Table 8 Results of comparing relative efficiency scores calculated based on the TCMs via Mann–Whitney test

Full size table

Scale heterogeneity (scalability)

We compare the original efficiency of a follower with the efficiency scores of its leader (based on the actual inputs and the simulated outputs by the TCM of the follower). Results are reported in Table 8. In the case of Clusters 1 and 2, the distributions of the initial efficiency score of the follower (${C}_{2}$) and the distributions of the efficiency score calculated based on ${TCM}_{2}$ for the leader (${C}_{1}^{TC{M}_{2}}$) are compared. Since ${C}_{1}^{TC{M}_{2}}$ is greater than ${C}_{2}$, Cluster 1 remains the leader of Cluster 2. Thus, scale heterogeneity partially explains the difference in relative efficiencies between Clusters 1 and 2. For Cluster 3, the other follower of Cluster 1, similar results can be observed (${C}_{3}<{C}_{1}^{TC{M}_{3}}$). Overall, there is no case in which the relative efficiency score of the leader is smaller than the relative efficiency score of the follower. There is no case in which the new relative efficiency scores of a leader are stochastically lower than those of the follower. In this way, we can argue that a part of the reason for the disparities between the relative efficiency scores of followers and leaders is scale heterogeneity. This indicates that in the German hospital market, despite the less efficient process of TCM (i.e., follower), the leading hospitals are relatively more efficient than the following ones.
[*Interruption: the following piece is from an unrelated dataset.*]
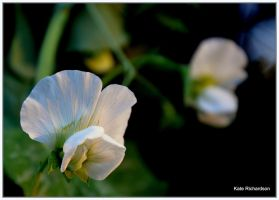 Snow pea flowers by Purple-Dragonfly-Art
5.3.2 Results of Best Practice Analysis

Similar to the first procedure, our next step is to find the best settings for the newly designed MLP-ANNs (i.e., BPMs) for our best practice analysis of hospitals. The performance measure of the trained BPMs is reported in Table 9. In each case, a low MAPE indicates a good fit and generalizability.

Table 9 Best settings of the designed MLP-ANNs for best practice analysis

Full size table

The frontier function can be viewed as the upper limit of the support of the density of hospitals in the input and output space. On the efficient frontier, concavity and monotonicity assumptions are assumed to be preserved by DMUs. However, the bootstrapped estimates do not necessarily preserve the concave monotone increasing condition. As a result, BPMs are trained based on the SBM DEA estimates where concave monotonic properties of the efficient frontier are preserved (Pendharkar 2005, 2011; Kwon 2017).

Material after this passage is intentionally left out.